Exercise brief
Skip the pictures. Transcribe the rest of the data below without changing a word.

= Beginning of Section =

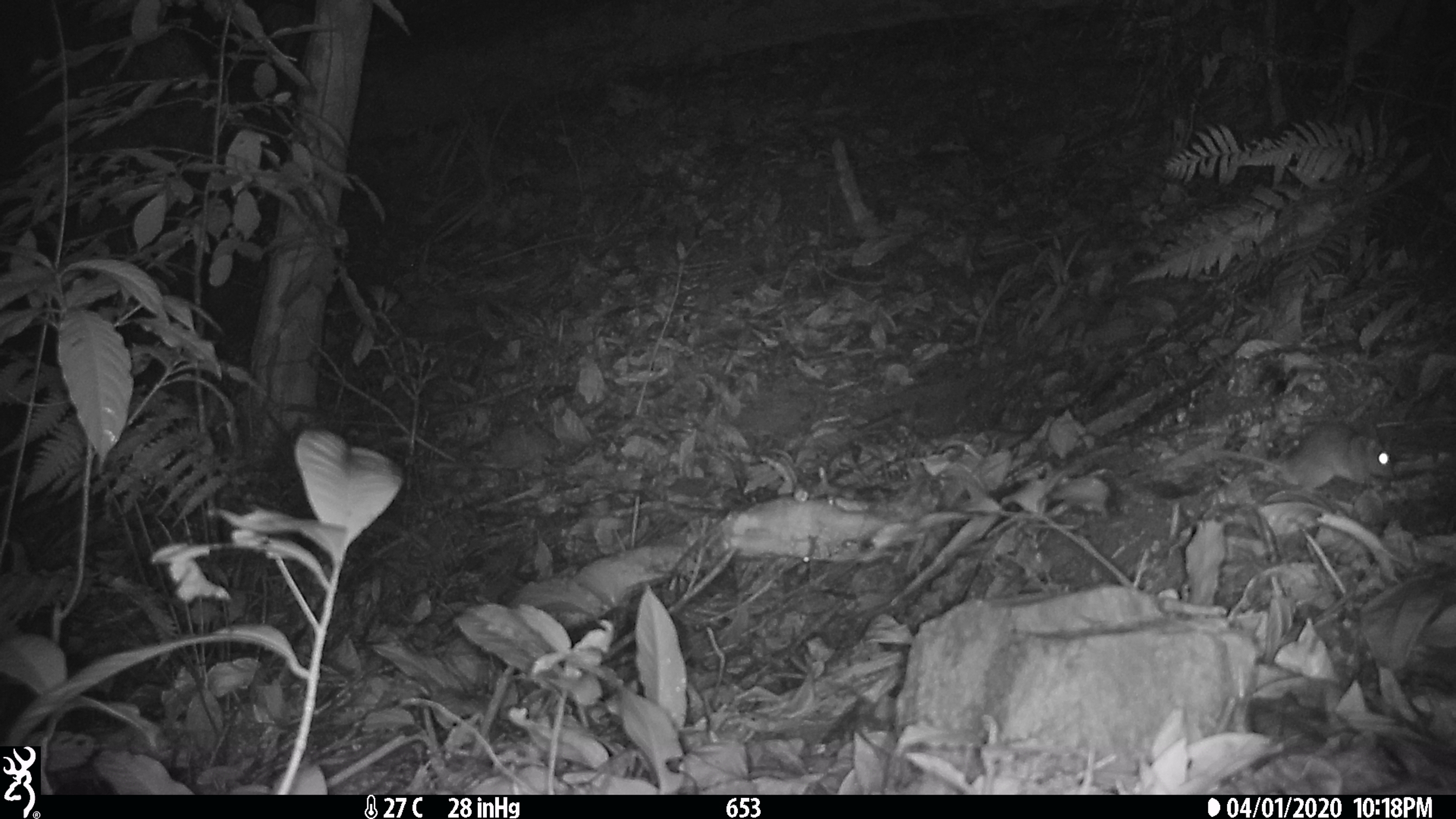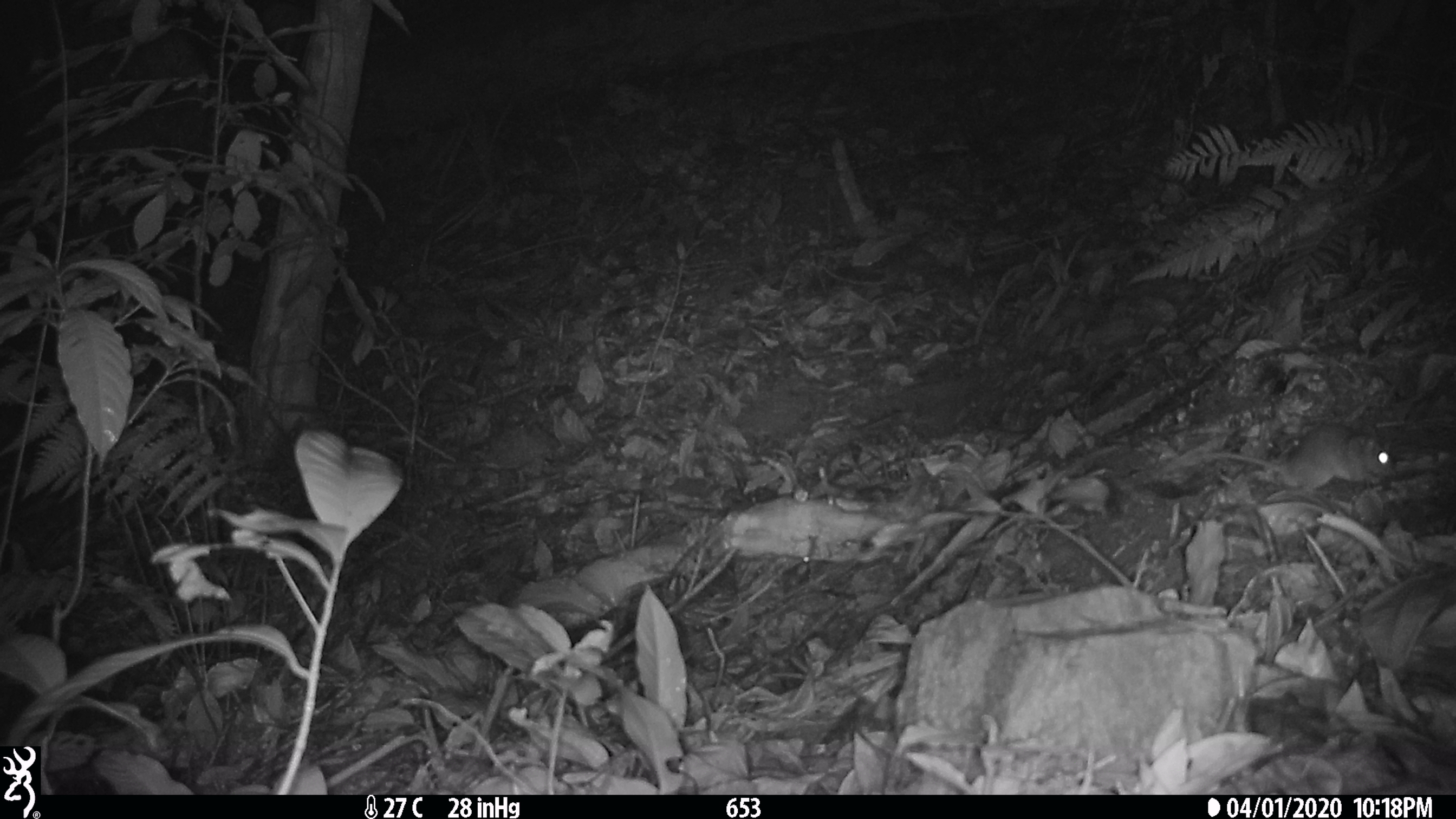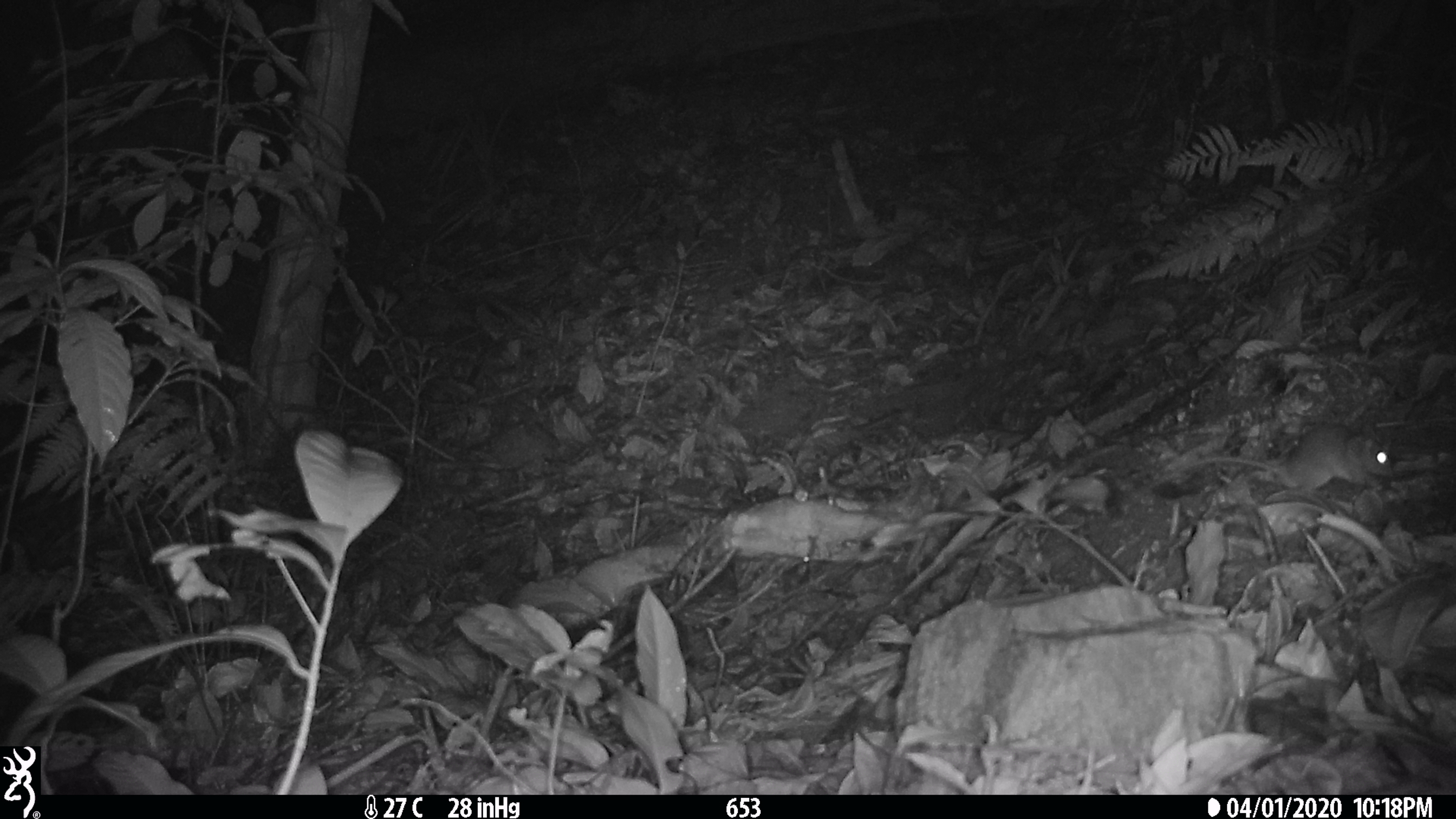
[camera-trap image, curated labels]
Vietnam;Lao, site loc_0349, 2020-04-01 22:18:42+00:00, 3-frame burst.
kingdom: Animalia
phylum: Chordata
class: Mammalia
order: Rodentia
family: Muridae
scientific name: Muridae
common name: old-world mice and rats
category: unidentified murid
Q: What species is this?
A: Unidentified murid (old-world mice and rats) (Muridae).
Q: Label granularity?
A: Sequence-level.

= End of Section =

Written solution
[camera-trap image, curated labels]
Vietnam;Lao, site loc_0349, 2020-04-01 22:18:42+00:00, 3-frame burst.
kingdom: Animalia
phylum: Chordata
class: Mammalia
order: Rodentia
family: Muridae
scientific name: Muridae
common name: old-world mice and rats
category: unidentified murid
Q: What species is this?
A: Unidentified murid (old-world mice and rats) (Muridae).
Q: Label granularity?
A: Sequence-level.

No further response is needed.